During the transfer phase, a source-language group assignment is converted to an assignment of target-language groups. In this process some target-language items are assigned grammatical features on the basis of agreement constraints. For example, in the translation of the English sentence the mayor passes the buck, the Spanish verb that is the head of the group escurrir_el_bulto would be assigned the tense (tiempo), person and number features {tmp=prs, prs=3, num=1}: escurre. A source-language group may have more than one translation. The transfer phase creates a separate target-language group assignment for each combination of translations of the source-language groups.

During the realization phase, for each target-language group assignment, surface forms are generated based on the lexemes and grammatical features that resulted from the transfer phase. This is accomplished either through a dedicated morphological generator for the target language or a dictionary that maps target-language lexemes and feature sets to surface forms. Finally, target-language words are sequenced in a way that satisfies word-order conditions in target-language groups. The sequencing process is implemented with constraint satisfaction.

Related work

Our goals are similar to those of the Apertium project.6 As with Apertium, we are developing open-source, rule-based systems for MT, and we work within the framework of relatively shallow, chunking grammars. We differ mainly in our willingness to sacrifice linguistic coverage to achieve our goals of flexibility, robustness, and transparency. We accommodate a range of lexical-grammatical possibilities, from the completely lexical on the one extreme to phrasal units consisting of a single lexeme and one or more syntactic/semantic categories on the other, and we are not so concerned that MDT grammars will accept many ungrammatical source-language sentences or even output ungrammatical (along with grammatical) translations.

In terms of long-term goals, MDT also resembles the Expedition project,7 which makes use of knowledge acquisition techniques and naive monolingual informants to develop MT systems that translate low-resource languages into English. Our project differs first, in assuming bilingual informants and second, in aiming to develop systems that are unrestricted with respect to target language. In fact we are more interested in MT systems with low-resource languages as target languages because of the lack of documents in such languages.

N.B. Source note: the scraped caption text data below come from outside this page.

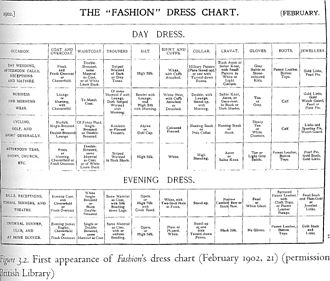 Western dress codes - A historic chart of dress codes from Fashion, 1902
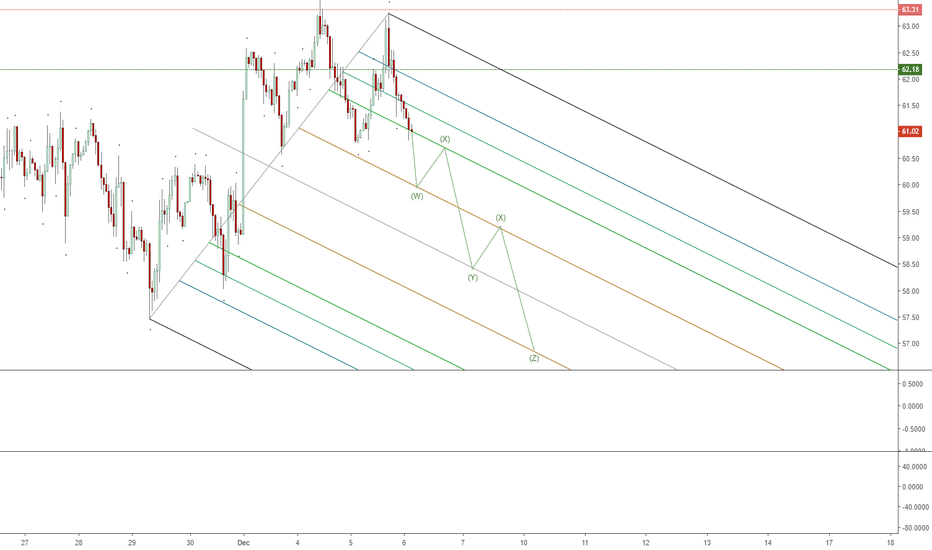 UKOIL: Brent Found a Bearish Channel?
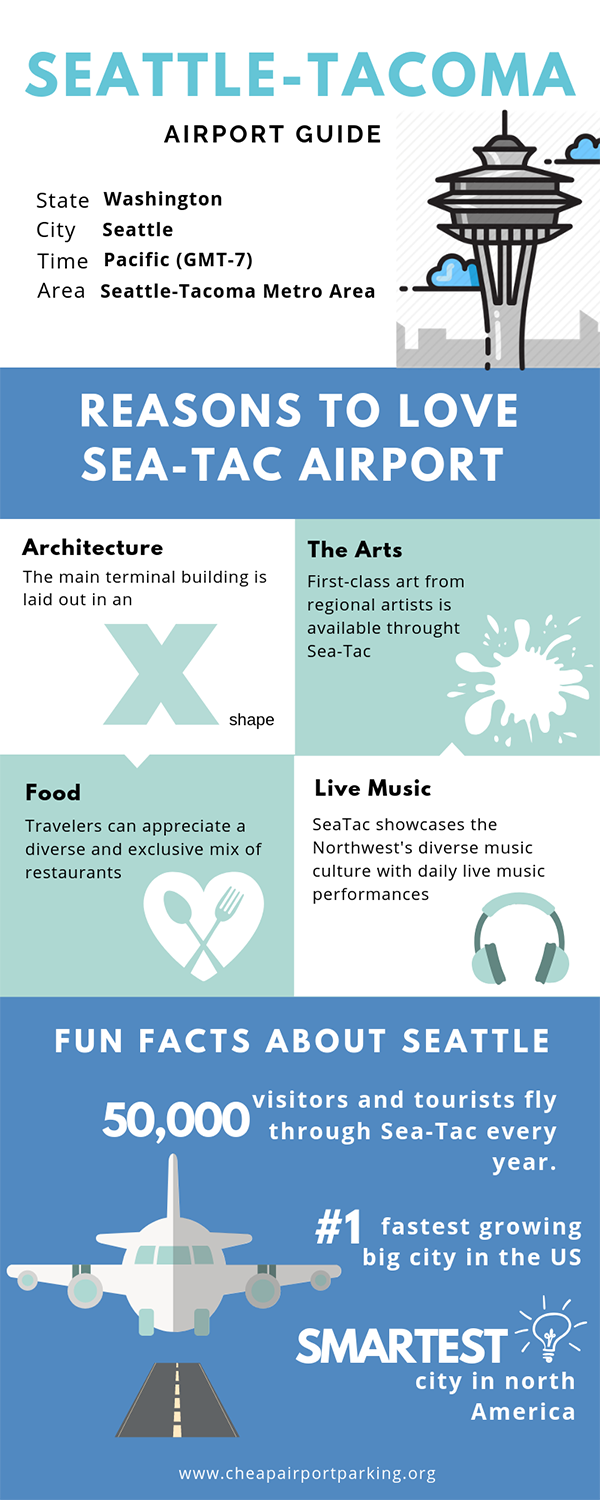 Seatle-Tacoma International Airport Guide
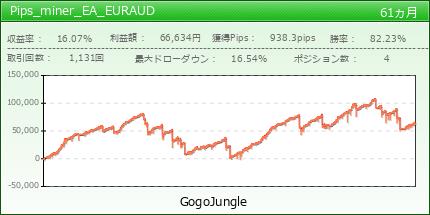Pips_miner_EA_EURAUD|GogoJungle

Although MDT is not intended as a linguistic theory, it is worth mentioning which theories it has the most in common with. Like Construction Grammar8 and Frame Semantics,9 it treats linguistic knowledge as essentially phrasal. Like synchronous context-free grammar (SCFG)10, it associates multi-word units in two languages, aligning the elements of the units and representing word order within each. MDT differs from SCFG in having nothing like rewrite rules or non-terminals. MDT belongs to the family of dependency grammar (DG) theories because the heads of its phrasal units are words or lexemes rather than non-terminals. It shares most with those computational DG theories that rely on constraint satisfaction.5,11,12,13 However, it remains an extremely primitive form of DG, permitting only flat structures with unlabeled arcs and no relations between groups other than through the merge operation described above. This means that complex grammatical phenomena such as long-distance dependencies and word-order variability can only be captured through specific groups.

Status of project, ongoing and future work

The code for MDT and a set of lexical-grammatical examples are available at https://github.com/hltdi/mainumby under the GPL license. To date, we have only tested the framework on a limited number of translations using various language pairs. In order to develop more complete lexicon-grammars for Amharic-Oromo, Amharic-English and Spanish-Guarani, we are working on methods for automatically extracting groups from dictionaries in various formats and from the limited bilingual data that are available. As a part of this work, it will be crucial to determine whether it is simpler to extract MDT groups from data than to extract grammars of other sorts, for example, SCFG. We are also implementing a GUI that will allow naive bilingual users to create MDT entries. Again we will want to evaluate the framework with respect to the simplicity of entry creation. For the longer term, our goal is tools for the intelligent elicitation of lexical entries; for example, when two entries resemble one another, users could be queried about the value of collapsing them into a more abstract entry.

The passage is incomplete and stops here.